6.45pm. Its done. The data mining/extraction script I have been working on in Perl is finally complete. Last week I set myself a goal of automating the search process that we as website users perform daily. I went to work and set myself up a dummy search site and had a play. A couple of days later (along with a few beers along the way) I have accomplished the following:

* The ability to login into access controlled sites that use session tracking.
* Download a copy of every searchable record, starting with an id 1 and ending with 10000.
* Extract the data from the local files, and build a CSV file.
* Clean up the CSV file, removing all null entries, and blank lines.

The end result?

A 700 line CSV containing information I require from an external searchable system.

Now where's that beer....

Friday, 4 March 2011

10.00pm. Okay so I having quite a productive day in the office, I decided to continue my brain workout by picking up some more Perl code.

I wrote a couple of scripts that are able to download data from search pages, including a version that is able to pass login information, this made the whole challenge slightly more difficult, in the end I was able to utilise the --keep-session-cookies & --save-cookies/--load-cookies arguments of wget to achieve my goals.

The next step was to read in an array of search variables to pass to wget, easily done. I then started looking at automating the whole process by looking at search forms that used unique id's in their POST data; with some friendly $int++ I was able to generate a whole bunch of searches with success.

Next step: Trawling through the pages to extract the data I require.

8.000pm. So over the last 2 days at work I have been setting up and configuring nagios. It's been on my to-do list for a while now (years) and I have finally found a couple of days to crack on with it. Its pretty easy to set up, and once you have worked out the difference between templates, hostgroups, and servicegroups you're all set.

I guess the only frustrating part is the constant personal email bombardment (every hour) if you leave something misconfigured in the office, can't really blame the product for that though.

Thursday, 3 March 2011

11.40am. Well that was easy. I upgraded our virtualisation infrastructure to Xenserver 5.6 a couple of weeks ago but at the time I forgot to upgrade the XenTools packages. With 5 minutes spare today I was able to complete this task by performing the following:

* Attach the XenTools ISO by selecting VM->Install XenServer Tools.
* Mount the DVD:
mount /dev/xvdd /mnt
* Run the script on the mounted DVD.
./mnt/Linux/install.sh
* Unmount the DVD
umount /mnt
* Restart the VM.
* Check under Virtualisation State (found under the general tab for that VM) it says: Optimized

Fin.

Tuesday, 1 March 2011

7.50pm. So I watched 'the social network' over the weekend, and after watching the 'hacking' scene at the beginning of the film, I can confirm that downloading the jpeg pictures via an apache index is indeed kids stuff.

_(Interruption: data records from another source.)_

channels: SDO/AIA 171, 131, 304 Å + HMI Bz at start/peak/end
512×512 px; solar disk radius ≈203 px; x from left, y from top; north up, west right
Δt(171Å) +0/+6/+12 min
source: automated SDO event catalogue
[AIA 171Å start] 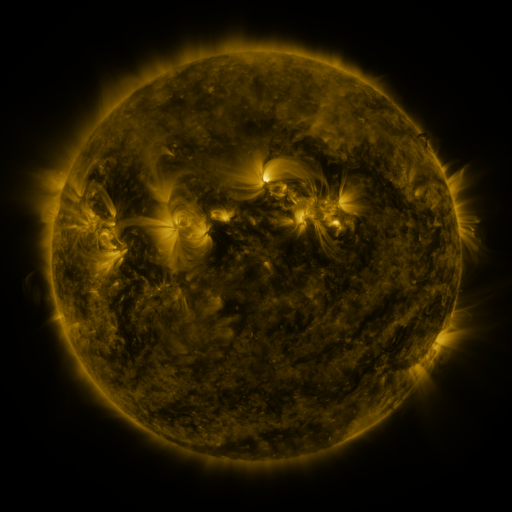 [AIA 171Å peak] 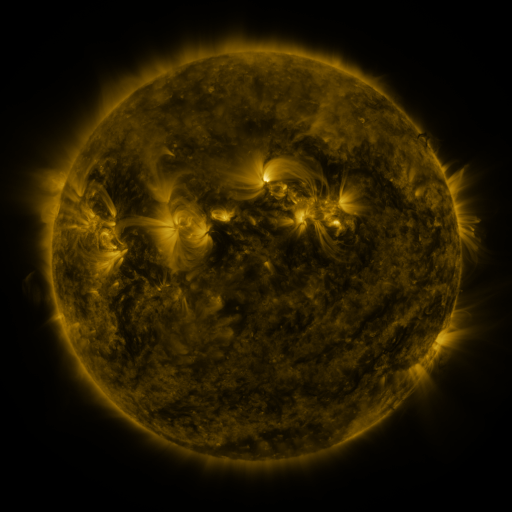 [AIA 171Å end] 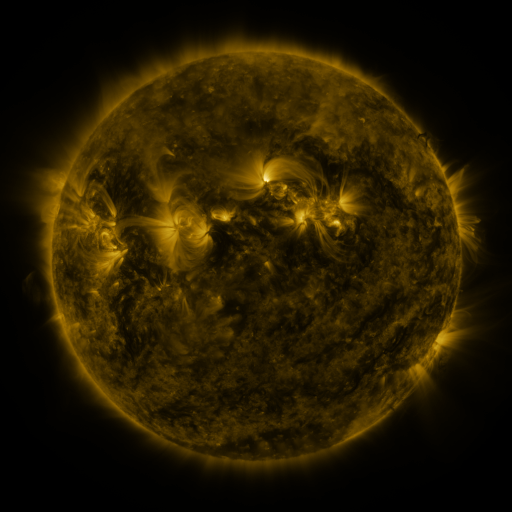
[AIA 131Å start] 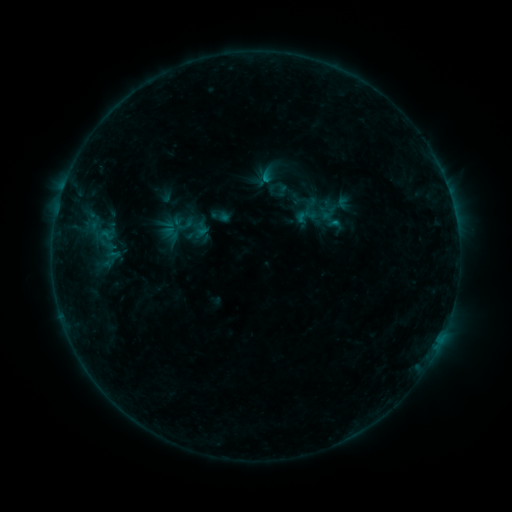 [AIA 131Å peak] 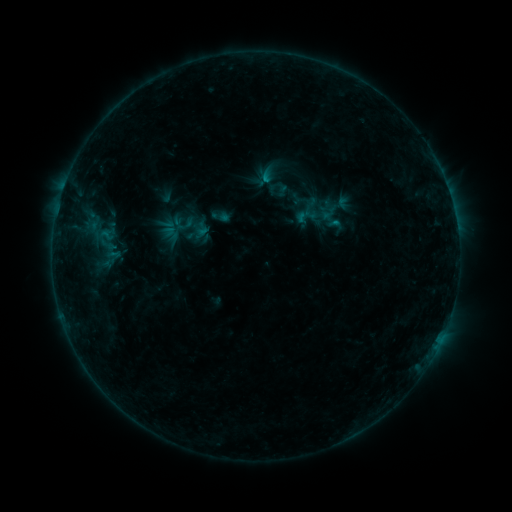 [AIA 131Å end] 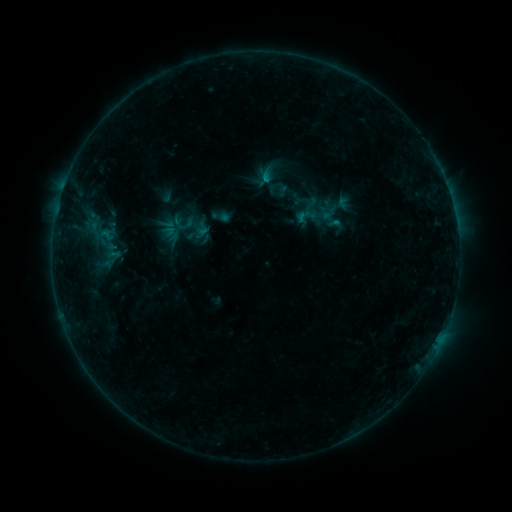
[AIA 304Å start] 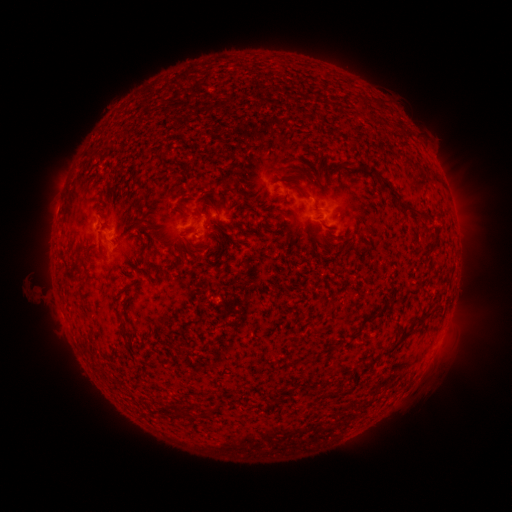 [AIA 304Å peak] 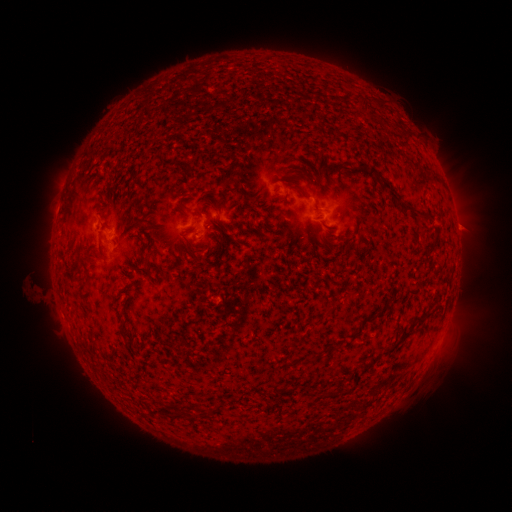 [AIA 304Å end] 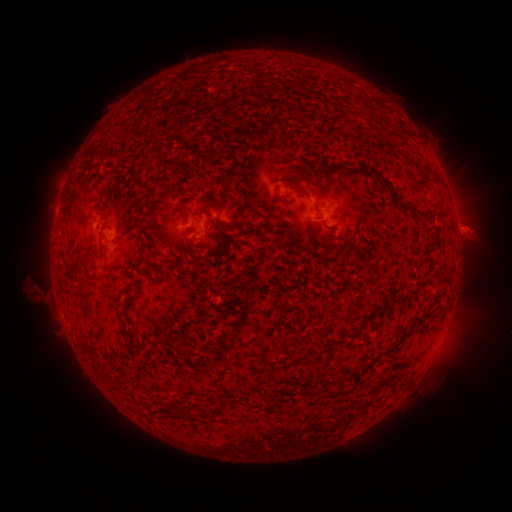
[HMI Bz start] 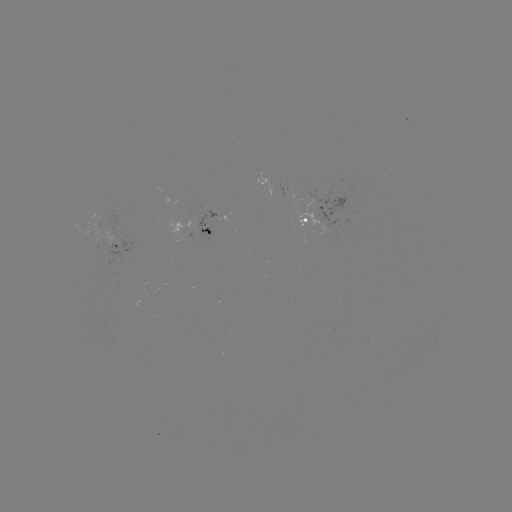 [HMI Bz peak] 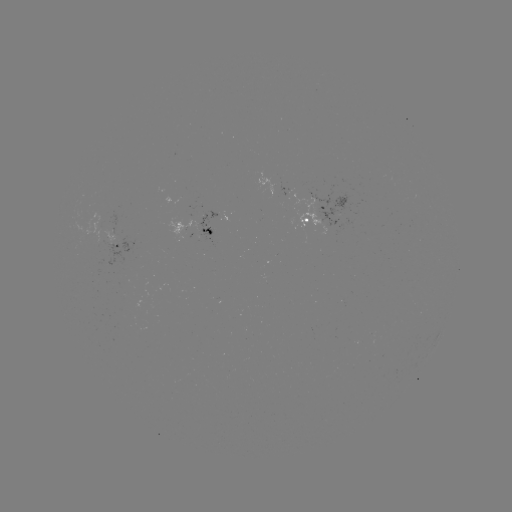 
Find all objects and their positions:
eruption: (464, 228)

In case you were you were wondering I accomplished it via:
wget -r -A .jpeg APACHE_INDEX_PAGE_URL_HERE

4.00pm. The synchronisation finally finished, only took 14hrs! Now I am struggling with the telephony box again that we had to restart yesterday, it appears to be running on IIS 5.1 Personal Web Server with its oh so joyful 10 simultaneous user limit. It appears to be registering each transaction I complete as a new connection under Opera and then drops me to a 403 after 10 clicks. Joy.

I can imagine the response from their tech support now; "Have you tried restarting the server?"